> Input for this task
◆ ◆ ◆ ◆ ◆
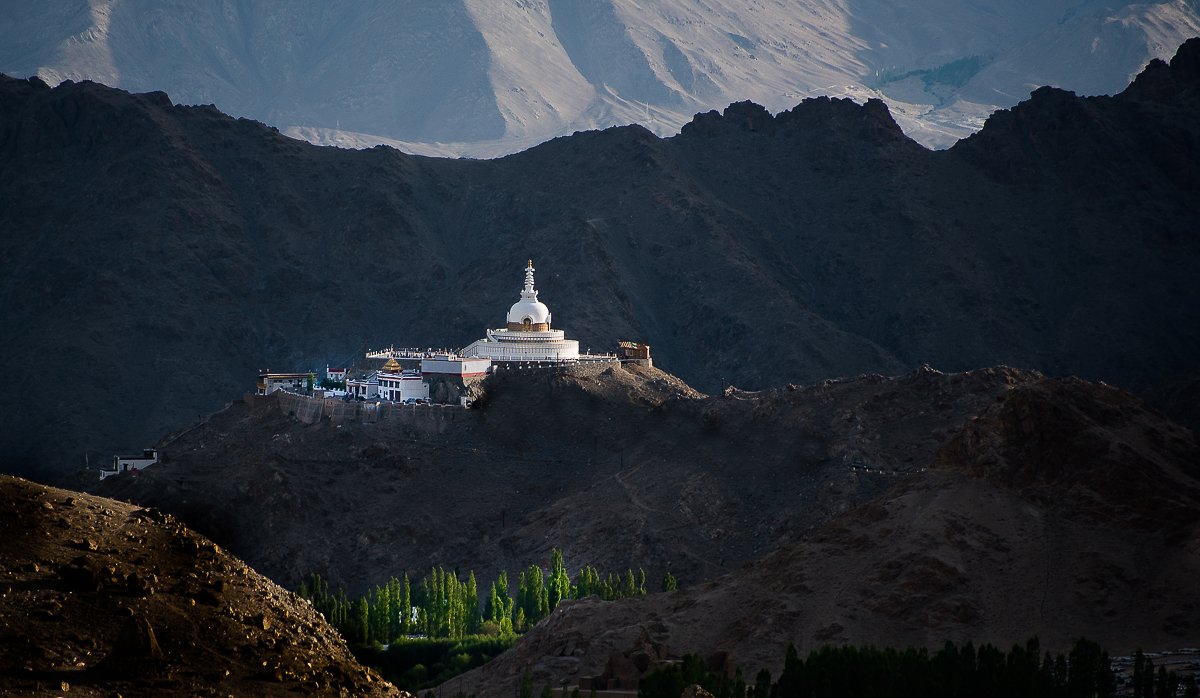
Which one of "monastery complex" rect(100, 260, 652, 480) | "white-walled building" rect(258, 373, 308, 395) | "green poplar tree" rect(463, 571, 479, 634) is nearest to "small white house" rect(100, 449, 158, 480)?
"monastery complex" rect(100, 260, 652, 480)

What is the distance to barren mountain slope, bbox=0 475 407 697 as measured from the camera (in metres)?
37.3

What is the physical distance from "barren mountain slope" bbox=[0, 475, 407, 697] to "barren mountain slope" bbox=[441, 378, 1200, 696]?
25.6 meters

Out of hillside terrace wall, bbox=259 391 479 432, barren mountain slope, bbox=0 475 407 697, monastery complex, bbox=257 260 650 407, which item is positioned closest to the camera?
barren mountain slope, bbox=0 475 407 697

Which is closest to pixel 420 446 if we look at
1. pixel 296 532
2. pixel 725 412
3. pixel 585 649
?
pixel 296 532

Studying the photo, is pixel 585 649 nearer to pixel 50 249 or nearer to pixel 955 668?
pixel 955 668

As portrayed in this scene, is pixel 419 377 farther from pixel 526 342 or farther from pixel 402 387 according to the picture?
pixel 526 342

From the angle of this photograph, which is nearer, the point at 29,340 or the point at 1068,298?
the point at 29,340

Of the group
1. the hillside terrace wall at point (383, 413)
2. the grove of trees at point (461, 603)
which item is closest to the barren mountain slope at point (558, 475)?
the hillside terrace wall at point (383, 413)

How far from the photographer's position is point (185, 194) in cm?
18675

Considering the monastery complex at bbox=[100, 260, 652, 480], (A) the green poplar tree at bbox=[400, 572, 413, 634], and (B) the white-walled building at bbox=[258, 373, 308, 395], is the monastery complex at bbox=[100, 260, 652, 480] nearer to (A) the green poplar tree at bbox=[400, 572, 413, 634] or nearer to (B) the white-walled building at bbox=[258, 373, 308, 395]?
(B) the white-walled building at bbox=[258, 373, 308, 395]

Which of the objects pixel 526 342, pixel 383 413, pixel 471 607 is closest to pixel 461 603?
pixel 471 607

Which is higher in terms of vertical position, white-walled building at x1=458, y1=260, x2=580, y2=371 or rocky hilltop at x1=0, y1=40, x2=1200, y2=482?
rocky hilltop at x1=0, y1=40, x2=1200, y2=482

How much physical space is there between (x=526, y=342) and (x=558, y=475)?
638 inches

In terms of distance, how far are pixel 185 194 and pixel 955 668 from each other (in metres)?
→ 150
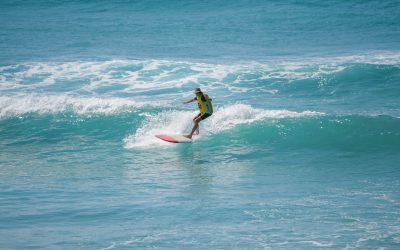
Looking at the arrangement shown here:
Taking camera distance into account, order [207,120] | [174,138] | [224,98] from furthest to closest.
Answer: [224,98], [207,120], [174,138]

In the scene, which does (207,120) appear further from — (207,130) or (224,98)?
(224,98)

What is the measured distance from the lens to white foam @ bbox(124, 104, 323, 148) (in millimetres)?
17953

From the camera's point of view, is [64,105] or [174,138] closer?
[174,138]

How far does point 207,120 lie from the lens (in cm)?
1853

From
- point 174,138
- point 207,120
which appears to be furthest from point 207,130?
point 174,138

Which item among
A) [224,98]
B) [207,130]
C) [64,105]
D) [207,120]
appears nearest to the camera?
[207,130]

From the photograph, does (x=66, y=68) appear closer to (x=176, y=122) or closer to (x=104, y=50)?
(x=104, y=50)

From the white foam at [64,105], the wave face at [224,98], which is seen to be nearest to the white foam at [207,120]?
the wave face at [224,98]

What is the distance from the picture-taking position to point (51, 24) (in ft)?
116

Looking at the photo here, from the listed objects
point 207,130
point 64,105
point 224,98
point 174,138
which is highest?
◆ ◆ ◆ ◆ ◆
> Challenge
Write out the full listing verbatim, excluding its pictures.

> Response for this exercise
Which one of "monastery complex" rect(100, 260, 652, 480) | "white-walled building" rect(258, 373, 308, 395) | "green poplar tree" rect(463, 571, 479, 634) is nearest to "small white house" rect(100, 449, 158, 480)?
"monastery complex" rect(100, 260, 652, 480)

What is the distance to barren mountain slope, bbox=0 475 407 697 as measured from the camera (in metres)?
37.3

What is the physical distance from "barren mountain slope" bbox=[0, 475, 407, 697] to "barren mountain slope" bbox=[441, 378, 1200, 696]?
25.6 meters

Out of hillside terrace wall, bbox=259 391 479 432, barren mountain slope, bbox=0 475 407 697, monastery complex, bbox=257 260 650 407, which item is positioned closest to the camera?
barren mountain slope, bbox=0 475 407 697

Which is closest to pixel 420 446 if we look at
1. pixel 296 532
2. pixel 725 412
3. pixel 585 649
?
pixel 296 532

Studying the photo, is pixel 585 649 nearer to pixel 50 249 or nearer to pixel 955 668?
pixel 955 668

As portrayed in this scene, is pixel 419 377 farther from pixel 526 342 or farther from pixel 402 387 according to the picture?
pixel 526 342

From the angle of this photograph, which is nearer, the point at 29,340 or the point at 1068,298?
the point at 29,340

Of the group
1. the hillside terrace wall at point (383, 413)
2. the grove of trees at point (461, 603)
which item is closest to the barren mountain slope at point (558, 475)?
the hillside terrace wall at point (383, 413)

How far from the photographer's position is point (185, 194) in cm?
18675

Considering the monastery complex at bbox=[100, 260, 652, 480], (A) the green poplar tree at bbox=[400, 572, 413, 634], and (B) the white-walled building at bbox=[258, 373, 308, 395], is the monastery complex at bbox=[100, 260, 652, 480] nearer to (A) the green poplar tree at bbox=[400, 572, 413, 634] or nearer to (B) the white-walled building at bbox=[258, 373, 308, 395]?
(B) the white-walled building at bbox=[258, 373, 308, 395]

Which of the objects pixel 526 342, pixel 383 413, pixel 471 607 is closest to pixel 461 603?
pixel 471 607

Which is higher in terms of vertical position, white-walled building at x1=458, y1=260, x2=580, y2=371 or rocky hilltop at x1=0, y1=40, x2=1200, y2=482?
rocky hilltop at x1=0, y1=40, x2=1200, y2=482

How much physical space is there between (x=526, y=342) and (x=558, y=475)?
638 inches

In terms of distance, how far are pixel 185 194 and pixel 955 668 from each other (in metres)?
→ 150
Looking at the arrangement shown here:
Taking camera distance into account, order [207,120] | [174,138] | [224,98] from furthest to closest.
Answer: [224,98], [207,120], [174,138]

In the scene, which does (207,120) appear further from — (207,130) or (224,98)?
(224,98)

What is the measured distance from the lens to white foam @ bbox(124, 104, 323, 148) (in millimetres)?
17953

From the camera's point of view, is [64,105] or [174,138] closer?
[174,138]

How far does point 207,120 lie from the lens (in cm)?
1853

From
- point 174,138
- point 207,120
which appears to be furthest from point 207,130?
point 174,138

Which item among
A) [224,98]
B) [207,130]
C) [64,105]
D) [207,120]
appears nearest to the camera?
[207,130]

From the photograph, does (x=66, y=68) appear closer to (x=176, y=122) or closer to (x=104, y=50)?
(x=104, y=50)

From the white foam at [64,105], the wave face at [224,98], which is seen to be nearest to the white foam at [207,120]?
the wave face at [224,98]

What is the distance from the picture-taking position to point (51, 24) (in ft)?
116

Looking at the photo here, from the listed objects
point 207,130
point 64,105
point 224,98
point 174,138
which is highest?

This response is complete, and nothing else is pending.